## TEXT PROVIDED
== == ==
Mini Music Festival Serenades the Esperanza Community Homeless Encampment
Bands and residents soundtrack Been There event
By Kevin Curtin, 1:15PM, Fri. Apr. 23, 2021
“You shouldn’t be here. You should be on a tour bus.”
That’s Cole, a visual artist who currently lives at the Esperanza Community, sharing a heartfelt compliment about another resident, Donald Montgomery (aka “Hippie”). Both men had just performed original songs on a professional stage within the encampment for houseless people to a few dozen visitors – mainly musicians, media, and folks from the video production industry.
The event, an unadvertised mini festival held on Tuesday evening, featured performances from local acts Gina Chavez, Folk Uke, Nané, Buffalo Hunt with Popecoke, and Wild Child, while artist Chris Rogers painted a mural behind the stage. Together, they launched Been There, a documentary TV series in which high profile musicians perform in locations where people are experiencing homelessness. Their efforts attempt to deepen awareness of the ongoing humanitarian crisis, while also providing entertainment for an often overlooked population.
Organized by visual services business Onion Creek Productions, the night commenced with a vibe-y performance from most of Grupo Fantasma, plus original guitarist Adrian Quesada, playing their first set in over a year.
Still, the start of the proceedings, in which five inhabitants at the once abandoned lot on South Hwy. 183 comprised of tents, shanties, and prefabricated tiny homes showcased short sets of their music, proved especially moving, particularly for the uplifting effect it had on the players.
As Cole and Hippie sat for an interview in the shade of a side stage van, a resident named Jay performed a few songs of well-written melodic rap and trap. We were all impressed with his delivery. Asked how many of the roughly 200 people who occupy the property at any time they’d consider artists, the pair agreed 20-30.
“There’s so much art and so much talent, and it needs to be tapped into,” said Cole, who designed the show’s poster and serves as a muralist with Esperanza operators The Other Ones Foundation.
The one-name painter moved to Austin a year ago with his wife to run a flop-house motel and then, for the last 7.5 months, ended up living in Esperanza, which he notes being much better than “living under a bridge.” The self-described “prog guy” played angular compositions on a heavily painted nylon-string guitar.
== == ==
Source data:
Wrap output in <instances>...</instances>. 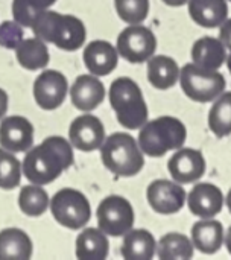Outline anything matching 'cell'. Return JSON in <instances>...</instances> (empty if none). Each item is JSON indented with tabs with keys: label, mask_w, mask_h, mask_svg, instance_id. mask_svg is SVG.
Wrapping results in <instances>:
<instances>
[{
	"label": "cell",
	"mask_w": 231,
	"mask_h": 260,
	"mask_svg": "<svg viewBox=\"0 0 231 260\" xmlns=\"http://www.w3.org/2000/svg\"><path fill=\"white\" fill-rule=\"evenodd\" d=\"M230 2H231V0H230Z\"/></svg>",
	"instance_id": "ab89813d"
},
{
	"label": "cell",
	"mask_w": 231,
	"mask_h": 260,
	"mask_svg": "<svg viewBox=\"0 0 231 260\" xmlns=\"http://www.w3.org/2000/svg\"><path fill=\"white\" fill-rule=\"evenodd\" d=\"M180 78V69L175 59L166 55L151 56L148 62V79L152 87L158 90H168L177 84Z\"/></svg>",
	"instance_id": "7402d4cb"
},
{
	"label": "cell",
	"mask_w": 231,
	"mask_h": 260,
	"mask_svg": "<svg viewBox=\"0 0 231 260\" xmlns=\"http://www.w3.org/2000/svg\"><path fill=\"white\" fill-rule=\"evenodd\" d=\"M227 66H228V70H230L231 73V53L228 55V58H227Z\"/></svg>",
	"instance_id": "f35d334b"
},
{
	"label": "cell",
	"mask_w": 231,
	"mask_h": 260,
	"mask_svg": "<svg viewBox=\"0 0 231 260\" xmlns=\"http://www.w3.org/2000/svg\"><path fill=\"white\" fill-rule=\"evenodd\" d=\"M73 161L72 145L65 139L53 136L27 151L23 160V174L30 183L46 186L67 171Z\"/></svg>",
	"instance_id": "6da1fadb"
},
{
	"label": "cell",
	"mask_w": 231,
	"mask_h": 260,
	"mask_svg": "<svg viewBox=\"0 0 231 260\" xmlns=\"http://www.w3.org/2000/svg\"><path fill=\"white\" fill-rule=\"evenodd\" d=\"M49 195L38 184L24 186L18 195V206L27 216H41L49 207Z\"/></svg>",
	"instance_id": "83f0119b"
},
{
	"label": "cell",
	"mask_w": 231,
	"mask_h": 260,
	"mask_svg": "<svg viewBox=\"0 0 231 260\" xmlns=\"http://www.w3.org/2000/svg\"><path fill=\"white\" fill-rule=\"evenodd\" d=\"M189 14L201 27H219L228 17L225 0H189Z\"/></svg>",
	"instance_id": "d6986e66"
},
{
	"label": "cell",
	"mask_w": 231,
	"mask_h": 260,
	"mask_svg": "<svg viewBox=\"0 0 231 260\" xmlns=\"http://www.w3.org/2000/svg\"><path fill=\"white\" fill-rule=\"evenodd\" d=\"M187 198L189 209L193 215L206 219L213 218L221 213L224 207V195L222 190L210 183H200L196 184Z\"/></svg>",
	"instance_id": "9a60e30c"
},
{
	"label": "cell",
	"mask_w": 231,
	"mask_h": 260,
	"mask_svg": "<svg viewBox=\"0 0 231 260\" xmlns=\"http://www.w3.org/2000/svg\"><path fill=\"white\" fill-rule=\"evenodd\" d=\"M155 248V239L148 230H129L123 238L120 254L126 260H151Z\"/></svg>",
	"instance_id": "603a6c76"
},
{
	"label": "cell",
	"mask_w": 231,
	"mask_h": 260,
	"mask_svg": "<svg viewBox=\"0 0 231 260\" xmlns=\"http://www.w3.org/2000/svg\"><path fill=\"white\" fill-rule=\"evenodd\" d=\"M32 30L37 38L67 52L81 49L87 38V29L78 17L47 9L40 12L32 24Z\"/></svg>",
	"instance_id": "7a4b0ae2"
},
{
	"label": "cell",
	"mask_w": 231,
	"mask_h": 260,
	"mask_svg": "<svg viewBox=\"0 0 231 260\" xmlns=\"http://www.w3.org/2000/svg\"><path fill=\"white\" fill-rule=\"evenodd\" d=\"M224 241H225V247H227L228 253H230V254H231V227H230V229H228L227 235L224 236Z\"/></svg>",
	"instance_id": "8d00e7d4"
},
{
	"label": "cell",
	"mask_w": 231,
	"mask_h": 260,
	"mask_svg": "<svg viewBox=\"0 0 231 260\" xmlns=\"http://www.w3.org/2000/svg\"><path fill=\"white\" fill-rule=\"evenodd\" d=\"M221 41L231 50V18L225 20L221 26Z\"/></svg>",
	"instance_id": "d6a6232c"
},
{
	"label": "cell",
	"mask_w": 231,
	"mask_h": 260,
	"mask_svg": "<svg viewBox=\"0 0 231 260\" xmlns=\"http://www.w3.org/2000/svg\"><path fill=\"white\" fill-rule=\"evenodd\" d=\"M21 166L12 152L0 148V189L11 190L20 184Z\"/></svg>",
	"instance_id": "f1b7e54d"
},
{
	"label": "cell",
	"mask_w": 231,
	"mask_h": 260,
	"mask_svg": "<svg viewBox=\"0 0 231 260\" xmlns=\"http://www.w3.org/2000/svg\"><path fill=\"white\" fill-rule=\"evenodd\" d=\"M17 61L26 70H38L44 69L49 64V50L43 40L40 38H23V41L17 46Z\"/></svg>",
	"instance_id": "d4e9b609"
},
{
	"label": "cell",
	"mask_w": 231,
	"mask_h": 260,
	"mask_svg": "<svg viewBox=\"0 0 231 260\" xmlns=\"http://www.w3.org/2000/svg\"><path fill=\"white\" fill-rule=\"evenodd\" d=\"M8 110V94L5 93V90L0 88V119L6 114Z\"/></svg>",
	"instance_id": "e575fe53"
},
{
	"label": "cell",
	"mask_w": 231,
	"mask_h": 260,
	"mask_svg": "<svg viewBox=\"0 0 231 260\" xmlns=\"http://www.w3.org/2000/svg\"><path fill=\"white\" fill-rule=\"evenodd\" d=\"M41 11H37L32 5L27 3V0H14L12 2V15L14 20L20 26L32 27L34 21L40 15Z\"/></svg>",
	"instance_id": "1f68e13d"
},
{
	"label": "cell",
	"mask_w": 231,
	"mask_h": 260,
	"mask_svg": "<svg viewBox=\"0 0 231 260\" xmlns=\"http://www.w3.org/2000/svg\"><path fill=\"white\" fill-rule=\"evenodd\" d=\"M169 174L180 184H189L200 180L206 172V160L201 151L180 148L168 163Z\"/></svg>",
	"instance_id": "4fadbf2b"
},
{
	"label": "cell",
	"mask_w": 231,
	"mask_h": 260,
	"mask_svg": "<svg viewBox=\"0 0 231 260\" xmlns=\"http://www.w3.org/2000/svg\"><path fill=\"white\" fill-rule=\"evenodd\" d=\"M157 49V38L154 32L139 24H131L117 37V53L133 64L148 61Z\"/></svg>",
	"instance_id": "9c48e42d"
},
{
	"label": "cell",
	"mask_w": 231,
	"mask_h": 260,
	"mask_svg": "<svg viewBox=\"0 0 231 260\" xmlns=\"http://www.w3.org/2000/svg\"><path fill=\"white\" fill-rule=\"evenodd\" d=\"M209 126L219 139L231 134V91L216 98V102L209 113Z\"/></svg>",
	"instance_id": "4316f807"
},
{
	"label": "cell",
	"mask_w": 231,
	"mask_h": 260,
	"mask_svg": "<svg viewBox=\"0 0 231 260\" xmlns=\"http://www.w3.org/2000/svg\"><path fill=\"white\" fill-rule=\"evenodd\" d=\"M157 256L161 260H189L193 257L192 241L181 233H168L158 242Z\"/></svg>",
	"instance_id": "484cf974"
},
{
	"label": "cell",
	"mask_w": 231,
	"mask_h": 260,
	"mask_svg": "<svg viewBox=\"0 0 231 260\" xmlns=\"http://www.w3.org/2000/svg\"><path fill=\"white\" fill-rule=\"evenodd\" d=\"M119 53L117 49L104 40H96L87 44L84 50L85 67L94 76H107L117 66Z\"/></svg>",
	"instance_id": "e0dca14e"
},
{
	"label": "cell",
	"mask_w": 231,
	"mask_h": 260,
	"mask_svg": "<svg viewBox=\"0 0 231 260\" xmlns=\"http://www.w3.org/2000/svg\"><path fill=\"white\" fill-rule=\"evenodd\" d=\"M70 143L84 152L96 151L105 140V129L102 122L91 114H82L76 117L69 129Z\"/></svg>",
	"instance_id": "7c38bea8"
},
{
	"label": "cell",
	"mask_w": 231,
	"mask_h": 260,
	"mask_svg": "<svg viewBox=\"0 0 231 260\" xmlns=\"http://www.w3.org/2000/svg\"><path fill=\"white\" fill-rule=\"evenodd\" d=\"M56 0H27L29 5H32L37 11H44L47 8H50Z\"/></svg>",
	"instance_id": "836d02e7"
},
{
	"label": "cell",
	"mask_w": 231,
	"mask_h": 260,
	"mask_svg": "<svg viewBox=\"0 0 231 260\" xmlns=\"http://www.w3.org/2000/svg\"><path fill=\"white\" fill-rule=\"evenodd\" d=\"M166 5H169V6H183V5H186L189 0H163Z\"/></svg>",
	"instance_id": "d590c367"
},
{
	"label": "cell",
	"mask_w": 231,
	"mask_h": 260,
	"mask_svg": "<svg viewBox=\"0 0 231 260\" xmlns=\"http://www.w3.org/2000/svg\"><path fill=\"white\" fill-rule=\"evenodd\" d=\"M119 17L128 24H139L149 14V0H114Z\"/></svg>",
	"instance_id": "f546056e"
},
{
	"label": "cell",
	"mask_w": 231,
	"mask_h": 260,
	"mask_svg": "<svg viewBox=\"0 0 231 260\" xmlns=\"http://www.w3.org/2000/svg\"><path fill=\"white\" fill-rule=\"evenodd\" d=\"M67 79L56 70H44L34 82V98L40 108L56 110L67 96Z\"/></svg>",
	"instance_id": "8fae6325"
},
{
	"label": "cell",
	"mask_w": 231,
	"mask_h": 260,
	"mask_svg": "<svg viewBox=\"0 0 231 260\" xmlns=\"http://www.w3.org/2000/svg\"><path fill=\"white\" fill-rule=\"evenodd\" d=\"M192 244L204 254H215L224 244V227L219 221L206 218L192 227Z\"/></svg>",
	"instance_id": "ac0fdd59"
},
{
	"label": "cell",
	"mask_w": 231,
	"mask_h": 260,
	"mask_svg": "<svg viewBox=\"0 0 231 260\" xmlns=\"http://www.w3.org/2000/svg\"><path fill=\"white\" fill-rule=\"evenodd\" d=\"M102 163L119 177H134L145 166L143 152L136 139L125 133H114L102 143Z\"/></svg>",
	"instance_id": "5b68a950"
},
{
	"label": "cell",
	"mask_w": 231,
	"mask_h": 260,
	"mask_svg": "<svg viewBox=\"0 0 231 260\" xmlns=\"http://www.w3.org/2000/svg\"><path fill=\"white\" fill-rule=\"evenodd\" d=\"M180 82L184 94L195 102H212L225 90V78L218 70H207L193 62L180 70Z\"/></svg>",
	"instance_id": "8992f818"
},
{
	"label": "cell",
	"mask_w": 231,
	"mask_h": 260,
	"mask_svg": "<svg viewBox=\"0 0 231 260\" xmlns=\"http://www.w3.org/2000/svg\"><path fill=\"white\" fill-rule=\"evenodd\" d=\"M186 190L169 180H155L146 190V198L154 212L160 215H174L184 207Z\"/></svg>",
	"instance_id": "30bf717a"
},
{
	"label": "cell",
	"mask_w": 231,
	"mask_h": 260,
	"mask_svg": "<svg viewBox=\"0 0 231 260\" xmlns=\"http://www.w3.org/2000/svg\"><path fill=\"white\" fill-rule=\"evenodd\" d=\"M23 29L17 21H3L0 24V46L5 49H17L23 41Z\"/></svg>",
	"instance_id": "4dcf8cb0"
},
{
	"label": "cell",
	"mask_w": 231,
	"mask_h": 260,
	"mask_svg": "<svg viewBox=\"0 0 231 260\" xmlns=\"http://www.w3.org/2000/svg\"><path fill=\"white\" fill-rule=\"evenodd\" d=\"M50 212L58 224L65 229H82L91 218L87 197L75 189H61L50 200Z\"/></svg>",
	"instance_id": "52a82bcc"
},
{
	"label": "cell",
	"mask_w": 231,
	"mask_h": 260,
	"mask_svg": "<svg viewBox=\"0 0 231 260\" xmlns=\"http://www.w3.org/2000/svg\"><path fill=\"white\" fill-rule=\"evenodd\" d=\"M34 143V126L21 116H11L0 123V145L9 152H26Z\"/></svg>",
	"instance_id": "5bb4252c"
},
{
	"label": "cell",
	"mask_w": 231,
	"mask_h": 260,
	"mask_svg": "<svg viewBox=\"0 0 231 260\" xmlns=\"http://www.w3.org/2000/svg\"><path fill=\"white\" fill-rule=\"evenodd\" d=\"M32 256V241L20 229H5L0 232V260H29Z\"/></svg>",
	"instance_id": "44dd1931"
},
{
	"label": "cell",
	"mask_w": 231,
	"mask_h": 260,
	"mask_svg": "<svg viewBox=\"0 0 231 260\" xmlns=\"http://www.w3.org/2000/svg\"><path fill=\"white\" fill-rule=\"evenodd\" d=\"M192 59L193 64L203 69L219 70L227 59L225 46L221 40L215 37H203L195 41L192 47Z\"/></svg>",
	"instance_id": "ffe728a7"
},
{
	"label": "cell",
	"mask_w": 231,
	"mask_h": 260,
	"mask_svg": "<svg viewBox=\"0 0 231 260\" xmlns=\"http://www.w3.org/2000/svg\"><path fill=\"white\" fill-rule=\"evenodd\" d=\"M110 244L99 229H85L76 238V257L79 260H105Z\"/></svg>",
	"instance_id": "cb8c5ba5"
},
{
	"label": "cell",
	"mask_w": 231,
	"mask_h": 260,
	"mask_svg": "<svg viewBox=\"0 0 231 260\" xmlns=\"http://www.w3.org/2000/svg\"><path fill=\"white\" fill-rule=\"evenodd\" d=\"M105 98V87L94 75H81L70 88V99L79 111H93Z\"/></svg>",
	"instance_id": "2e32d148"
},
{
	"label": "cell",
	"mask_w": 231,
	"mask_h": 260,
	"mask_svg": "<svg viewBox=\"0 0 231 260\" xmlns=\"http://www.w3.org/2000/svg\"><path fill=\"white\" fill-rule=\"evenodd\" d=\"M187 137L184 123L172 116H161L146 122L139 134V146L149 157H163L169 151L180 149Z\"/></svg>",
	"instance_id": "3957f363"
},
{
	"label": "cell",
	"mask_w": 231,
	"mask_h": 260,
	"mask_svg": "<svg viewBox=\"0 0 231 260\" xmlns=\"http://www.w3.org/2000/svg\"><path fill=\"white\" fill-rule=\"evenodd\" d=\"M227 207H228V210L231 212V189H230V192H228V195H227Z\"/></svg>",
	"instance_id": "74e56055"
},
{
	"label": "cell",
	"mask_w": 231,
	"mask_h": 260,
	"mask_svg": "<svg viewBox=\"0 0 231 260\" xmlns=\"http://www.w3.org/2000/svg\"><path fill=\"white\" fill-rule=\"evenodd\" d=\"M134 209L128 200L119 195H111L102 200L97 207L99 230L107 236H125L134 225Z\"/></svg>",
	"instance_id": "ba28073f"
},
{
	"label": "cell",
	"mask_w": 231,
	"mask_h": 260,
	"mask_svg": "<svg viewBox=\"0 0 231 260\" xmlns=\"http://www.w3.org/2000/svg\"><path fill=\"white\" fill-rule=\"evenodd\" d=\"M110 105L117 120L128 129L142 128L148 122V105L140 87L131 78H117L110 87Z\"/></svg>",
	"instance_id": "277c9868"
}]
</instances>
== == ==
## WORK TO COMPLETE
**A)** In the article on the Esperanza Community music festival, how many of the roughly 200 residents did Cole and Hippie consider artists?
**B)** Decide whether each statement agrees with the festival article: (i) The mini festival took place on Tuesday evening. (ii) Chris Rogers performed original songs on the stage. (iii) Cole moved to Austin two years ago.
**C)** In the festival article, rewrite everything from "Organized by visual" down to "on the players.", changing "vibe-y" to "lively".

## RESPONSES TO THE EXERCISE
**A)** 20-30

**B)**
(i) Yes: "an unadvertised mini festival held on Tuesday evening"
(ii) No: "artist Chris Rogers painted a mural behind the stage"
(iii) No: "moved to Austin a year ago with his wife"

**C)**
Organized by visual services business Onion Creek Productions, the night commenced with a lively performance from most of Grupo Fantasma, plus original guitarist Adrian Quesada, playing their first set in over a year.
Still, the start of the proceedings, in which five inhabitants at the once abandoned lot on South Hwy. 183 comprised of tents, shanties, and prefabricated tiny homes showcased short sets of their music, proved especially moving, particularly for the uplifting effect it had on the players.